== TASKS TO CARRY OUT ==
1. Please reproduce a passage from the fox discussion word for word, starting with "Despite his pronouncements" and going on through "you precious things.".
2. According to the London Assembly representative in the fox discussion, why would public education be the answer?
3. Pick up the fox discussion where it stops and keep writing.

== READING TEXT ==
★ ★ ★ ★ ★ ★ ★
I have emailed Valarie Shawcross, our London Assembly representative, about whether the Mayor is serious about a cull and to suggest, wouldn't public education to discourage feeding be better instead. She replied:


"My perception is, like yours, that the problem is more to do with human behaviour - feeding foxes and encouraging them to come near homes is the problem, not their existence in London per se. So public education would be the answer.


Despite his pronouncements I don't believe the Mayor intends to act on his views but I will table a Mayoral Question and find out - also urging him to look first to educating the public. Like lots of people I enjoy 'Spring watch' on TV and that kind of programme may have contributed to a trend of people wanting to get closer to wildlife. Which as you say creates risks."

what are you all on, these are foxes,looking for food, not terrorists, get a grip, make a loud noise, dont feed them if you dont want to, I am sure I would rather shoo away a fox, pigeon, badger bloody rat etc., than a perv or pedo, if you cant keep your family safe here dont move to peckham you precious things.

well then, I also hurt a lot of people/homeless/gormless/kids/rats/prats/twats/pests/tits and squirrels and so

where should you draw the line. use sense, we start discriminating about one form of life how long till we start deciding about what sort of life should be allowed to live (especially in trendy dulwich) beggers, coke heads (non in trendy dulwich) people who drive guzzling 4x4s, pissartists, people who submit to dulwich forum, the breast feeding club, the ukelale club, stop, dulwich alone would be empty. but thank you Huguenot, you seem - ok.
★ ★ ★ ★ ★ ★ ★
== EXTRACTED RECORDS ==

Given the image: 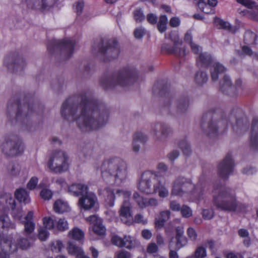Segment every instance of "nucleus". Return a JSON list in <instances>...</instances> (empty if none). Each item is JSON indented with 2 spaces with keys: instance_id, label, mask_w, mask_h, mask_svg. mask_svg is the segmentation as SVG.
<instances>
[{
  "instance_id": "49",
  "label": "nucleus",
  "mask_w": 258,
  "mask_h": 258,
  "mask_svg": "<svg viewBox=\"0 0 258 258\" xmlns=\"http://www.w3.org/2000/svg\"><path fill=\"white\" fill-rule=\"evenodd\" d=\"M179 147L182 150L183 153L186 155H189L191 153L190 146L185 141L180 143Z\"/></svg>"
},
{
  "instance_id": "53",
  "label": "nucleus",
  "mask_w": 258,
  "mask_h": 258,
  "mask_svg": "<svg viewBox=\"0 0 258 258\" xmlns=\"http://www.w3.org/2000/svg\"><path fill=\"white\" fill-rule=\"evenodd\" d=\"M187 235L189 239L192 241H195L197 238V233L196 230L192 227H189L187 230Z\"/></svg>"
},
{
  "instance_id": "21",
  "label": "nucleus",
  "mask_w": 258,
  "mask_h": 258,
  "mask_svg": "<svg viewBox=\"0 0 258 258\" xmlns=\"http://www.w3.org/2000/svg\"><path fill=\"white\" fill-rule=\"evenodd\" d=\"M86 220L90 224H93L94 232L100 236H103L106 232V228L102 225V220L96 215H92L86 218Z\"/></svg>"
},
{
  "instance_id": "47",
  "label": "nucleus",
  "mask_w": 258,
  "mask_h": 258,
  "mask_svg": "<svg viewBox=\"0 0 258 258\" xmlns=\"http://www.w3.org/2000/svg\"><path fill=\"white\" fill-rule=\"evenodd\" d=\"M49 235V233L47 229L43 227L39 229L38 237L41 241H45L48 238Z\"/></svg>"
},
{
  "instance_id": "64",
  "label": "nucleus",
  "mask_w": 258,
  "mask_h": 258,
  "mask_svg": "<svg viewBox=\"0 0 258 258\" xmlns=\"http://www.w3.org/2000/svg\"><path fill=\"white\" fill-rule=\"evenodd\" d=\"M156 169L158 173L166 172L168 169V167L164 163L160 162L157 165Z\"/></svg>"
},
{
  "instance_id": "23",
  "label": "nucleus",
  "mask_w": 258,
  "mask_h": 258,
  "mask_svg": "<svg viewBox=\"0 0 258 258\" xmlns=\"http://www.w3.org/2000/svg\"><path fill=\"white\" fill-rule=\"evenodd\" d=\"M34 213L33 211H29L24 219L21 217L20 220L24 226V233L25 235H31L35 228V224L33 221Z\"/></svg>"
},
{
  "instance_id": "52",
  "label": "nucleus",
  "mask_w": 258,
  "mask_h": 258,
  "mask_svg": "<svg viewBox=\"0 0 258 258\" xmlns=\"http://www.w3.org/2000/svg\"><path fill=\"white\" fill-rule=\"evenodd\" d=\"M114 258H133V257L130 252L122 250L115 253Z\"/></svg>"
},
{
  "instance_id": "63",
  "label": "nucleus",
  "mask_w": 258,
  "mask_h": 258,
  "mask_svg": "<svg viewBox=\"0 0 258 258\" xmlns=\"http://www.w3.org/2000/svg\"><path fill=\"white\" fill-rule=\"evenodd\" d=\"M165 222H164L160 217L155 218V227L156 229H161L164 225Z\"/></svg>"
},
{
  "instance_id": "15",
  "label": "nucleus",
  "mask_w": 258,
  "mask_h": 258,
  "mask_svg": "<svg viewBox=\"0 0 258 258\" xmlns=\"http://www.w3.org/2000/svg\"><path fill=\"white\" fill-rule=\"evenodd\" d=\"M4 200L6 202V207H4L1 203V201H0V204L2 206L0 209V215H7L8 216L5 212L7 209H11L13 211V215L14 218L21 220L22 212V209H15L16 202L12 195L6 194L4 197Z\"/></svg>"
},
{
  "instance_id": "46",
  "label": "nucleus",
  "mask_w": 258,
  "mask_h": 258,
  "mask_svg": "<svg viewBox=\"0 0 258 258\" xmlns=\"http://www.w3.org/2000/svg\"><path fill=\"white\" fill-rule=\"evenodd\" d=\"M215 24L219 27V28L224 29L229 31H231V26L227 22H225L220 19H216L215 20Z\"/></svg>"
},
{
  "instance_id": "41",
  "label": "nucleus",
  "mask_w": 258,
  "mask_h": 258,
  "mask_svg": "<svg viewBox=\"0 0 258 258\" xmlns=\"http://www.w3.org/2000/svg\"><path fill=\"white\" fill-rule=\"evenodd\" d=\"M8 171L11 176H16L20 172V167L17 164L10 163L8 167Z\"/></svg>"
},
{
  "instance_id": "10",
  "label": "nucleus",
  "mask_w": 258,
  "mask_h": 258,
  "mask_svg": "<svg viewBox=\"0 0 258 258\" xmlns=\"http://www.w3.org/2000/svg\"><path fill=\"white\" fill-rule=\"evenodd\" d=\"M171 40L173 42V45L167 43L164 44L162 46V50L165 51L169 54H174L178 57H184L188 52L186 51L184 47L182 46V40L177 35L172 38Z\"/></svg>"
},
{
  "instance_id": "48",
  "label": "nucleus",
  "mask_w": 258,
  "mask_h": 258,
  "mask_svg": "<svg viewBox=\"0 0 258 258\" xmlns=\"http://www.w3.org/2000/svg\"><path fill=\"white\" fill-rule=\"evenodd\" d=\"M133 222L146 225L148 223V220L144 218L143 215L137 214L135 216L134 218H133Z\"/></svg>"
},
{
  "instance_id": "29",
  "label": "nucleus",
  "mask_w": 258,
  "mask_h": 258,
  "mask_svg": "<svg viewBox=\"0 0 258 258\" xmlns=\"http://www.w3.org/2000/svg\"><path fill=\"white\" fill-rule=\"evenodd\" d=\"M53 209L55 213L58 214H62L70 211V207L68 203L60 199L57 200L54 202Z\"/></svg>"
},
{
  "instance_id": "62",
  "label": "nucleus",
  "mask_w": 258,
  "mask_h": 258,
  "mask_svg": "<svg viewBox=\"0 0 258 258\" xmlns=\"http://www.w3.org/2000/svg\"><path fill=\"white\" fill-rule=\"evenodd\" d=\"M169 208L173 211H179L181 207L179 203L175 201H172L170 202Z\"/></svg>"
},
{
  "instance_id": "8",
  "label": "nucleus",
  "mask_w": 258,
  "mask_h": 258,
  "mask_svg": "<svg viewBox=\"0 0 258 258\" xmlns=\"http://www.w3.org/2000/svg\"><path fill=\"white\" fill-rule=\"evenodd\" d=\"M160 180L158 173L152 170H147L143 173L138 184V189L147 195L153 194L154 185Z\"/></svg>"
},
{
  "instance_id": "56",
  "label": "nucleus",
  "mask_w": 258,
  "mask_h": 258,
  "mask_svg": "<svg viewBox=\"0 0 258 258\" xmlns=\"http://www.w3.org/2000/svg\"><path fill=\"white\" fill-rule=\"evenodd\" d=\"M38 181V178L37 177L34 176L31 177L27 183V188L30 190L34 189L36 187Z\"/></svg>"
},
{
  "instance_id": "35",
  "label": "nucleus",
  "mask_w": 258,
  "mask_h": 258,
  "mask_svg": "<svg viewBox=\"0 0 258 258\" xmlns=\"http://www.w3.org/2000/svg\"><path fill=\"white\" fill-rule=\"evenodd\" d=\"M69 229V223L65 218H59L55 221V230L63 232Z\"/></svg>"
},
{
  "instance_id": "28",
  "label": "nucleus",
  "mask_w": 258,
  "mask_h": 258,
  "mask_svg": "<svg viewBox=\"0 0 258 258\" xmlns=\"http://www.w3.org/2000/svg\"><path fill=\"white\" fill-rule=\"evenodd\" d=\"M67 249L70 254L76 255V258H90L85 254L84 251L81 247L76 246L70 241L68 242Z\"/></svg>"
},
{
  "instance_id": "51",
  "label": "nucleus",
  "mask_w": 258,
  "mask_h": 258,
  "mask_svg": "<svg viewBox=\"0 0 258 258\" xmlns=\"http://www.w3.org/2000/svg\"><path fill=\"white\" fill-rule=\"evenodd\" d=\"M134 18L137 22H141L145 19V16L141 9H137L134 11Z\"/></svg>"
},
{
  "instance_id": "55",
  "label": "nucleus",
  "mask_w": 258,
  "mask_h": 258,
  "mask_svg": "<svg viewBox=\"0 0 258 258\" xmlns=\"http://www.w3.org/2000/svg\"><path fill=\"white\" fill-rule=\"evenodd\" d=\"M236 1L237 3L248 8H253L256 6V3L251 0H236Z\"/></svg>"
},
{
  "instance_id": "3",
  "label": "nucleus",
  "mask_w": 258,
  "mask_h": 258,
  "mask_svg": "<svg viewBox=\"0 0 258 258\" xmlns=\"http://www.w3.org/2000/svg\"><path fill=\"white\" fill-rule=\"evenodd\" d=\"M212 194L214 203L217 208L228 211H242L244 206L236 202L235 195L230 188L214 184Z\"/></svg>"
},
{
  "instance_id": "58",
  "label": "nucleus",
  "mask_w": 258,
  "mask_h": 258,
  "mask_svg": "<svg viewBox=\"0 0 258 258\" xmlns=\"http://www.w3.org/2000/svg\"><path fill=\"white\" fill-rule=\"evenodd\" d=\"M41 197L45 200H48L52 197V192L48 189H43L40 192Z\"/></svg>"
},
{
  "instance_id": "11",
  "label": "nucleus",
  "mask_w": 258,
  "mask_h": 258,
  "mask_svg": "<svg viewBox=\"0 0 258 258\" xmlns=\"http://www.w3.org/2000/svg\"><path fill=\"white\" fill-rule=\"evenodd\" d=\"M172 133L171 128L162 122H157L152 125L150 130V134L153 139L160 142L164 141Z\"/></svg>"
},
{
  "instance_id": "1",
  "label": "nucleus",
  "mask_w": 258,
  "mask_h": 258,
  "mask_svg": "<svg viewBox=\"0 0 258 258\" xmlns=\"http://www.w3.org/2000/svg\"><path fill=\"white\" fill-rule=\"evenodd\" d=\"M80 102L76 103L72 99L64 101L61 107V115L69 121H76L83 132L96 130L107 123L108 110L105 106L91 99L89 95L82 94Z\"/></svg>"
},
{
  "instance_id": "9",
  "label": "nucleus",
  "mask_w": 258,
  "mask_h": 258,
  "mask_svg": "<svg viewBox=\"0 0 258 258\" xmlns=\"http://www.w3.org/2000/svg\"><path fill=\"white\" fill-rule=\"evenodd\" d=\"M96 49L98 51L100 57L104 61L117 58L120 52L116 40H109L105 42L101 40ZM95 49L96 48H94V51H95Z\"/></svg>"
},
{
  "instance_id": "2",
  "label": "nucleus",
  "mask_w": 258,
  "mask_h": 258,
  "mask_svg": "<svg viewBox=\"0 0 258 258\" xmlns=\"http://www.w3.org/2000/svg\"><path fill=\"white\" fill-rule=\"evenodd\" d=\"M209 188V184L205 180L200 179L196 185H195L190 178L180 175L177 177L173 182L171 194L180 196L191 194L197 199L200 200L207 195Z\"/></svg>"
},
{
  "instance_id": "45",
  "label": "nucleus",
  "mask_w": 258,
  "mask_h": 258,
  "mask_svg": "<svg viewBox=\"0 0 258 258\" xmlns=\"http://www.w3.org/2000/svg\"><path fill=\"white\" fill-rule=\"evenodd\" d=\"M206 256L207 250L205 247L200 246L196 248L194 252V257L195 258H205Z\"/></svg>"
},
{
  "instance_id": "20",
  "label": "nucleus",
  "mask_w": 258,
  "mask_h": 258,
  "mask_svg": "<svg viewBox=\"0 0 258 258\" xmlns=\"http://www.w3.org/2000/svg\"><path fill=\"white\" fill-rule=\"evenodd\" d=\"M58 0H26L28 5L33 8L41 10H49L53 7Z\"/></svg>"
},
{
  "instance_id": "34",
  "label": "nucleus",
  "mask_w": 258,
  "mask_h": 258,
  "mask_svg": "<svg viewBox=\"0 0 258 258\" xmlns=\"http://www.w3.org/2000/svg\"><path fill=\"white\" fill-rule=\"evenodd\" d=\"M32 238L31 235H25V237H21L18 240L16 244L18 247H19L22 249H27L31 246L29 240Z\"/></svg>"
},
{
  "instance_id": "60",
  "label": "nucleus",
  "mask_w": 258,
  "mask_h": 258,
  "mask_svg": "<svg viewBox=\"0 0 258 258\" xmlns=\"http://www.w3.org/2000/svg\"><path fill=\"white\" fill-rule=\"evenodd\" d=\"M176 239L177 240L176 246L178 248H180L185 246V245H186V244L187 243V240L186 238L184 236L180 237H178V238H176Z\"/></svg>"
},
{
  "instance_id": "43",
  "label": "nucleus",
  "mask_w": 258,
  "mask_h": 258,
  "mask_svg": "<svg viewBox=\"0 0 258 258\" xmlns=\"http://www.w3.org/2000/svg\"><path fill=\"white\" fill-rule=\"evenodd\" d=\"M63 247V245L61 241L56 240L52 241L50 243V248L51 250L54 252H59Z\"/></svg>"
},
{
  "instance_id": "38",
  "label": "nucleus",
  "mask_w": 258,
  "mask_h": 258,
  "mask_svg": "<svg viewBox=\"0 0 258 258\" xmlns=\"http://www.w3.org/2000/svg\"><path fill=\"white\" fill-rule=\"evenodd\" d=\"M256 34L251 31H246L244 36V41L246 44H253L255 42Z\"/></svg>"
},
{
  "instance_id": "33",
  "label": "nucleus",
  "mask_w": 258,
  "mask_h": 258,
  "mask_svg": "<svg viewBox=\"0 0 258 258\" xmlns=\"http://www.w3.org/2000/svg\"><path fill=\"white\" fill-rule=\"evenodd\" d=\"M68 234L70 237L78 241L81 240L84 237V233L78 227H75L70 230Z\"/></svg>"
},
{
  "instance_id": "5",
  "label": "nucleus",
  "mask_w": 258,
  "mask_h": 258,
  "mask_svg": "<svg viewBox=\"0 0 258 258\" xmlns=\"http://www.w3.org/2000/svg\"><path fill=\"white\" fill-rule=\"evenodd\" d=\"M25 146L22 140L15 135L5 136L1 141V152L7 157H13L22 155Z\"/></svg>"
},
{
  "instance_id": "4",
  "label": "nucleus",
  "mask_w": 258,
  "mask_h": 258,
  "mask_svg": "<svg viewBox=\"0 0 258 258\" xmlns=\"http://www.w3.org/2000/svg\"><path fill=\"white\" fill-rule=\"evenodd\" d=\"M101 175L104 180H108L113 177L117 184H121L127 177V165L119 158H113L104 161L101 166Z\"/></svg>"
},
{
  "instance_id": "30",
  "label": "nucleus",
  "mask_w": 258,
  "mask_h": 258,
  "mask_svg": "<svg viewBox=\"0 0 258 258\" xmlns=\"http://www.w3.org/2000/svg\"><path fill=\"white\" fill-rule=\"evenodd\" d=\"M153 194L158 193V196L161 198H165L169 196V190L167 186L163 183L161 180L154 186Z\"/></svg>"
},
{
  "instance_id": "54",
  "label": "nucleus",
  "mask_w": 258,
  "mask_h": 258,
  "mask_svg": "<svg viewBox=\"0 0 258 258\" xmlns=\"http://www.w3.org/2000/svg\"><path fill=\"white\" fill-rule=\"evenodd\" d=\"M111 241L114 245L120 247H123V238L117 235H114L112 237Z\"/></svg>"
},
{
  "instance_id": "12",
  "label": "nucleus",
  "mask_w": 258,
  "mask_h": 258,
  "mask_svg": "<svg viewBox=\"0 0 258 258\" xmlns=\"http://www.w3.org/2000/svg\"><path fill=\"white\" fill-rule=\"evenodd\" d=\"M75 42L71 39H65L57 43L54 46V51L59 54L62 59L70 57L74 52Z\"/></svg>"
},
{
  "instance_id": "13",
  "label": "nucleus",
  "mask_w": 258,
  "mask_h": 258,
  "mask_svg": "<svg viewBox=\"0 0 258 258\" xmlns=\"http://www.w3.org/2000/svg\"><path fill=\"white\" fill-rule=\"evenodd\" d=\"M0 258H9V254L16 251L18 249L16 242L11 236L0 238Z\"/></svg>"
},
{
  "instance_id": "50",
  "label": "nucleus",
  "mask_w": 258,
  "mask_h": 258,
  "mask_svg": "<svg viewBox=\"0 0 258 258\" xmlns=\"http://www.w3.org/2000/svg\"><path fill=\"white\" fill-rule=\"evenodd\" d=\"M181 213L183 217L189 218L192 216V212L191 209L185 205H183L181 208Z\"/></svg>"
},
{
  "instance_id": "26",
  "label": "nucleus",
  "mask_w": 258,
  "mask_h": 258,
  "mask_svg": "<svg viewBox=\"0 0 258 258\" xmlns=\"http://www.w3.org/2000/svg\"><path fill=\"white\" fill-rule=\"evenodd\" d=\"M220 89L223 93L228 95H232L235 91V87L232 85L230 78L227 75L224 76L220 82Z\"/></svg>"
},
{
  "instance_id": "24",
  "label": "nucleus",
  "mask_w": 258,
  "mask_h": 258,
  "mask_svg": "<svg viewBox=\"0 0 258 258\" xmlns=\"http://www.w3.org/2000/svg\"><path fill=\"white\" fill-rule=\"evenodd\" d=\"M249 144L253 149H258V118L253 119L252 122Z\"/></svg>"
},
{
  "instance_id": "59",
  "label": "nucleus",
  "mask_w": 258,
  "mask_h": 258,
  "mask_svg": "<svg viewBox=\"0 0 258 258\" xmlns=\"http://www.w3.org/2000/svg\"><path fill=\"white\" fill-rule=\"evenodd\" d=\"M158 247L157 244L154 242L150 243L147 247V251L148 253L152 254L157 252Z\"/></svg>"
},
{
  "instance_id": "40",
  "label": "nucleus",
  "mask_w": 258,
  "mask_h": 258,
  "mask_svg": "<svg viewBox=\"0 0 258 258\" xmlns=\"http://www.w3.org/2000/svg\"><path fill=\"white\" fill-rule=\"evenodd\" d=\"M168 19L165 15H162L160 17L159 21L157 24V27L158 30L161 32L163 33L165 32L167 28Z\"/></svg>"
},
{
  "instance_id": "36",
  "label": "nucleus",
  "mask_w": 258,
  "mask_h": 258,
  "mask_svg": "<svg viewBox=\"0 0 258 258\" xmlns=\"http://www.w3.org/2000/svg\"><path fill=\"white\" fill-rule=\"evenodd\" d=\"M177 113L182 114L186 112L188 106V101L186 99L179 100L177 102Z\"/></svg>"
},
{
  "instance_id": "22",
  "label": "nucleus",
  "mask_w": 258,
  "mask_h": 258,
  "mask_svg": "<svg viewBox=\"0 0 258 258\" xmlns=\"http://www.w3.org/2000/svg\"><path fill=\"white\" fill-rule=\"evenodd\" d=\"M133 198L140 208L144 209L147 207H156L158 205L157 199L151 198L149 199L144 198L141 197L138 192H135Z\"/></svg>"
},
{
  "instance_id": "18",
  "label": "nucleus",
  "mask_w": 258,
  "mask_h": 258,
  "mask_svg": "<svg viewBox=\"0 0 258 258\" xmlns=\"http://www.w3.org/2000/svg\"><path fill=\"white\" fill-rule=\"evenodd\" d=\"M107 192L106 205L108 207H112L114 205L115 195L117 197H122L124 201H128L127 199L131 195V192L127 190L117 189L115 193L113 190L107 189Z\"/></svg>"
},
{
  "instance_id": "61",
  "label": "nucleus",
  "mask_w": 258,
  "mask_h": 258,
  "mask_svg": "<svg viewBox=\"0 0 258 258\" xmlns=\"http://www.w3.org/2000/svg\"><path fill=\"white\" fill-rule=\"evenodd\" d=\"M203 217L205 219L209 220L214 216V212L211 209H205L203 211Z\"/></svg>"
},
{
  "instance_id": "7",
  "label": "nucleus",
  "mask_w": 258,
  "mask_h": 258,
  "mask_svg": "<svg viewBox=\"0 0 258 258\" xmlns=\"http://www.w3.org/2000/svg\"><path fill=\"white\" fill-rule=\"evenodd\" d=\"M69 156L62 150H55L50 154L47 162V167L55 173L66 172L69 167Z\"/></svg>"
},
{
  "instance_id": "37",
  "label": "nucleus",
  "mask_w": 258,
  "mask_h": 258,
  "mask_svg": "<svg viewBox=\"0 0 258 258\" xmlns=\"http://www.w3.org/2000/svg\"><path fill=\"white\" fill-rule=\"evenodd\" d=\"M123 247L127 249H132L135 247L138 243L133 237L125 235L123 237Z\"/></svg>"
},
{
  "instance_id": "6",
  "label": "nucleus",
  "mask_w": 258,
  "mask_h": 258,
  "mask_svg": "<svg viewBox=\"0 0 258 258\" xmlns=\"http://www.w3.org/2000/svg\"><path fill=\"white\" fill-rule=\"evenodd\" d=\"M137 71L133 68H126L112 77L102 81L104 87L112 88L118 85L125 86L135 81L137 77Z\"/></svg>"
},
{
  "instance_id": "27",
  "label": "nucleus",
  "mask_w": 258,
  "mask_h": 258,
  "mask_svg": "<svg viewBox=\"0 0 258 258\" xmlns=\"http://www.w3.org/2000/svg\"><path fill=\"white\" fill-rule=\"evenodd\" d=\"M225 71V68L222 64L218 62H213L210 69L212 80L213 82L217 81L219 75L224 73Z\"/></svg>"
},
{
  "instance_id": "25",
  "label": "nucleus",
  "mask_w": 258,
  "mask_h": 258,
  "mask_svg": "<svg viewBox=\"0 0 258 258\" xmlns=\"http://www.w3.org/2000/svg\"><path fill=\"white\" fill-rule=\"evenodd\" d=\"M69 192L72 195L78 197L82 196L88 190V186L83 183H74L68 188Z\"/></svg>"
},
{
  "instance_id": "32",
  "label": "nucleus",
  "mask_w": 258,
  "mask_h": 258,
  "mask_svg": "<svg viewBox=\"0 0 258 258\" xmlns=\"http://www.w3.org/2000/svg\"><path fill=\"white\" fill-rule=\"evenodd\" d=\"M15 198L20 202H23L25 204L30 202V199L27 191L23 188L18 189L15 192Z\"/></svg>"
},
{
  "instance_id": "14",
  "label": "nucleus",
  "mask_w": 258,
  "mask_h": 258,
  "mask_svg": "<svg viewBox=\"0 0 258 258\" xmlns=\"http://www.w3.org/2000/svg\"><path fill=\"white\" fill-rule=\"evenodd\" d=\"M234 162L231 155L228 154L218 166V174L223 179L227 178L233 171Z\"/></svg>"
},
{
  "instance_id": "44",
  "label": "nucleus",
  "mask_w": 258,
  "mask_h": 258,
  "mask_svg": "<svg viewBox=\"0 0 258 258\" xmlns=\"http://www.w3.org/2000/svg\"><path fill=\"white\" fill-rule=\"evenodd\" d=\"M133 140L141 144H144L147 142L148 137L144 133L138 132L134 135Z\"/></svg>"
},
{
  "instance_id": "16",
  "label": "nucleus",
  "mask_w": 258,
  "mask_h": 258,
  "mask_svg": "<svg viewBox=\"0 0 258 258\" xmlns=\"http://www.w3.org/2000/svg\"><path fill=\"white\" fill-rule=\"evenodd\" d=\"M227 120L225 118L219 120L213 119L208 123L205 133L210 137H215L218 135L220 130L223 131L227 125Z\"/></svg>"
},
{
  "instance_id": "42",
  "label": "nucleus",
  "mask_w": 258,
  "mask_h": 258,
  "mask_svg": "<svg viewBox=\"0 0 258 258\" xmlns=\"http://www.w3.org/2000/svg\"><path fill=\"white\" fill-rule=\"evenodd\" d=\"M44 228L47 230L54 229L55 230V222L50 217H45L43 219Z\"/></svg>"
},
{
  "instance_id": "19",
  "label": "nucleus",
  "mask_w": 258,
  "mask_h": 258,
  "mask_svg": "<svg viewBox=\"0 0 258 258\" xmlns=\"http://www.w3.org/2000/svg\"><path fill=\"white\" fill-rule=\"evenodd\" d=\"M131 205L128 201H123L119 211V217L124 224L130 225L133 223V217L131 213Z\"/></svg>"
},
{
  "instance_id": "17",
  "label": "nucleus",
  "mask_w": 258,
  "mask_h": 258,
  "mask_svg": "<svg viewBox=\"0 0 258 258\" xmlns=\"http://www.w3.org/2000/svg\"><path fill=\"white\" fill-rule=\"evenodd\" d=\"M97 203V198L93 192L87 191L81 196L78 201V206L81 209L89 210L94 208Z\"/></svg>"
},
{
  "instance_id": "39",
  "label": "nucleus",
  "mask_w": 258,
  "mask_h": 258,
  "mask_svg": "<svg viewBox=\"0 0 258 258\" xmlns=\"http://www.w3.org/2000/svg\"><path fill=\"white\" fill-rule=\"evenodd\" d=\"M208 79L207 74L204 71H198L195 76V81L199 85H202Z\"/></svg>"
},
{
  "instance_id": "31",
  "label": "nucleus",
  "mask_w": 258,
  "mask_h": 258,
  "mask_svg": "<svg viewBox=\"0 0 258 258\" xmlns=\"http://www.w3.org/2000/svg\"><path fill=\"white\" fill-rule=\"evenodd\" d=\"M213 59L211 55L206 52H202L200 53L199 57L197 58V62L198 66L208 67L212 63Z\"/></svg>"
},
{
  "instance_id": "57",
  "label": "nucleus",
  "mask_w": 258,
  "mask_h": 258,
  "mask_svg": "<svg viewBox=\"0 0 258 258\" xmlns=\"http://www.w3.org/2000/svg\"><path fill=\"white\" fill-rule=\"evenodd\" d=\"M146 33L145 29L143 27L136 28L134 31V36L137 39H141Z\"/></svg>"
}]
</instances>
★ ★ ★ ★ ★ ★ ★
== RESPONSES IN ORDER ==
1.
Despite his pronouncements I don't believe the Mayor intends to act on his views but I will table a Mayoral Question and find out - also urging him to look first to educating the public. Like lots of people I enjoy 'Spring watch' on TV and that kind of programme may have contributed to a trend of people wanting to get closer to wildlife. Which as you say creates risks."

what are you all on, these are foxes,looking for food, not terrorists, get a grip, make a loud noise, dont feed them if you dont want to, I am sure I would rather shoo away a fox, pigeon, badger bloody rat etc., than a perv or pedo, if you cant keep your family safe here dont move to peckham you precious things.

2. She sees the problem as human behavior rather than the foxes' existence in London as such. People feed foxes and encourage them to come near homes, so educating the public to stop doing that would address it.

3.
Susiq, you appear to be missing the point.


1. In conflicts between humans and animals, animals usually lose,

2. foxes are wild carnivores who have grown in number due to an abundance of waste food to scavenge,

3. foxes have lost their fear of humans in cities because of regular contact, including with people who feed them,

4. foxes lack of fear is now causing them to come into conflict with the human residents of the cities,

5. see point 1.


If you want to do the foxes a favour, stop feeding them because in the long run you are adding to the likelihood of them being culled.


By removing their natural (and healthy) fear of humans, you are adding to the likelihood they will be harmed due to the increased conflict which results.


Is that clearer?


Homeless people and squirrels etc are clearly not the same as foxes. Rats could find themselves in the same position, however, if there was a sudden craze for feeding and taming them as there has been with foxes.

Bring fox hunting into London, that would be fun.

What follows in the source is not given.